Merci papa et grand-grand-grand-(…combien?)-grand papa d’avoir écris et rendu visible ces lignes! 🙂
Juste une précision sur notre lien avec Louis Soubeyran, le chercheur des origines de notre famille. Il n’était pas notre grand-grand-…-père, mais un cousin très éloigné de la branche cadette, alors que nous descendons de la branche ainée.
Le-dit ainé est Pierre-Abraham (1745-1801) et le cadet Antoine (1747-1798), tous deux fils d’Abraham(III) S. et Suzanne Lautier qui ont vécu dans la première moitié du 18ème siècle. Les contemporains des 2 branches, Ernest Soubeyran (le père d’Etienne) et Louis Soubeyran sont donc cousins à la 4ème génération.
Cela n’enlève rien à la qualité des travaux de Louis Soubeyran qui a travaillé sur toutes les branches Soubeyran et alliées. Songeons qu’il se rendait en bus à Privas pour consulter les archives et qu’il correspondait uniquement par courrier et sans doute par téléphone.
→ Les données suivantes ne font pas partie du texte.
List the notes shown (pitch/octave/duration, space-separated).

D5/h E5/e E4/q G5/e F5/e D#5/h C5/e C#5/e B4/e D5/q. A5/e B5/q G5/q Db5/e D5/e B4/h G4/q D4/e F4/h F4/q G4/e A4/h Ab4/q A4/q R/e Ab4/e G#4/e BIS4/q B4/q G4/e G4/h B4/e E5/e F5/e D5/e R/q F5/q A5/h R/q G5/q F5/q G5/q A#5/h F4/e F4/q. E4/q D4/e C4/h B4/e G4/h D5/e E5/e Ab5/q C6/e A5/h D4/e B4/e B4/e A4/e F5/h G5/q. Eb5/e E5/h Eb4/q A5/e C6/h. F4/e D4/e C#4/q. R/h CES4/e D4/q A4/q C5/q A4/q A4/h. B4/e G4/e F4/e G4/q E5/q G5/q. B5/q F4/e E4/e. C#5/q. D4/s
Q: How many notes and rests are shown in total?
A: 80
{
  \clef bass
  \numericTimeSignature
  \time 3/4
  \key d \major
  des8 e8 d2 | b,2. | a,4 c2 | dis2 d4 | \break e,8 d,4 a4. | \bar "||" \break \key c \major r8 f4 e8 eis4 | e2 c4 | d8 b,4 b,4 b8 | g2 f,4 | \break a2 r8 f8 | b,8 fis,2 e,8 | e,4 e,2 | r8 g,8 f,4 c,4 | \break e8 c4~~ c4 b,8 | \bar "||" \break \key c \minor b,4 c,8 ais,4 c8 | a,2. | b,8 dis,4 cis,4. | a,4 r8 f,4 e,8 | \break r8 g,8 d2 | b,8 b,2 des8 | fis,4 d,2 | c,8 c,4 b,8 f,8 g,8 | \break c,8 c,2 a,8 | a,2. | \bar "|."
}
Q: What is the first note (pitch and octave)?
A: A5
Aujourd’hui, nous faisons le tour de France des archives en quelques clics.
L’excellente synthèse ci-dessus a été réalisée par Odette à l’occasion d’une cousinade.
C’est avec une petite émotion que je suis tombée un peu par hasard ces gentils hommages au travail de Louis Soubeyran. Depuis un an je travaille à mieux le connaître et je confirme son livre est remarquable dans le contexte de l’époque et « dans l’absolu »….
Laurence Rochas Chabauty petite fille de Louis Soubeyran
Ps je peux fournir un index amélioré
Bonjour,
C’est Marie-Annick (fille d’Aude Soubeyran, arrière petite fille de Adrien), c’est tellement étrange pour moi de lire ici tous ces noms qui me sont très familiers parce que ma mère m’en a souvent parler : Dolfuss, Goguel, Leenhardt. Autrefois tous les cousins éloignés restaient néanmoins très proches!
Je ne peux m’empêcher d’avoir une certaine nostalgie pour cette époque que je n’ai pas connue, où sans les médias et internet les liens sociaux et familiaux étaient tellement plus forts, en tous cas chez les protestants!
Amicales salutations depuis Bordeaux!
Bonjour,
Je me suis lancé dans un arbre généalogique voilà maintenant plus de 10 ans. J’ai trouvé sur ce blog une mine d’informations sur l’histoire de mon arrière grand oncle. Ma grand mère (Renée Soubeyran, fille d’André Soubeyran) m’avait déjà beaucoup parlé de son histoire familiale.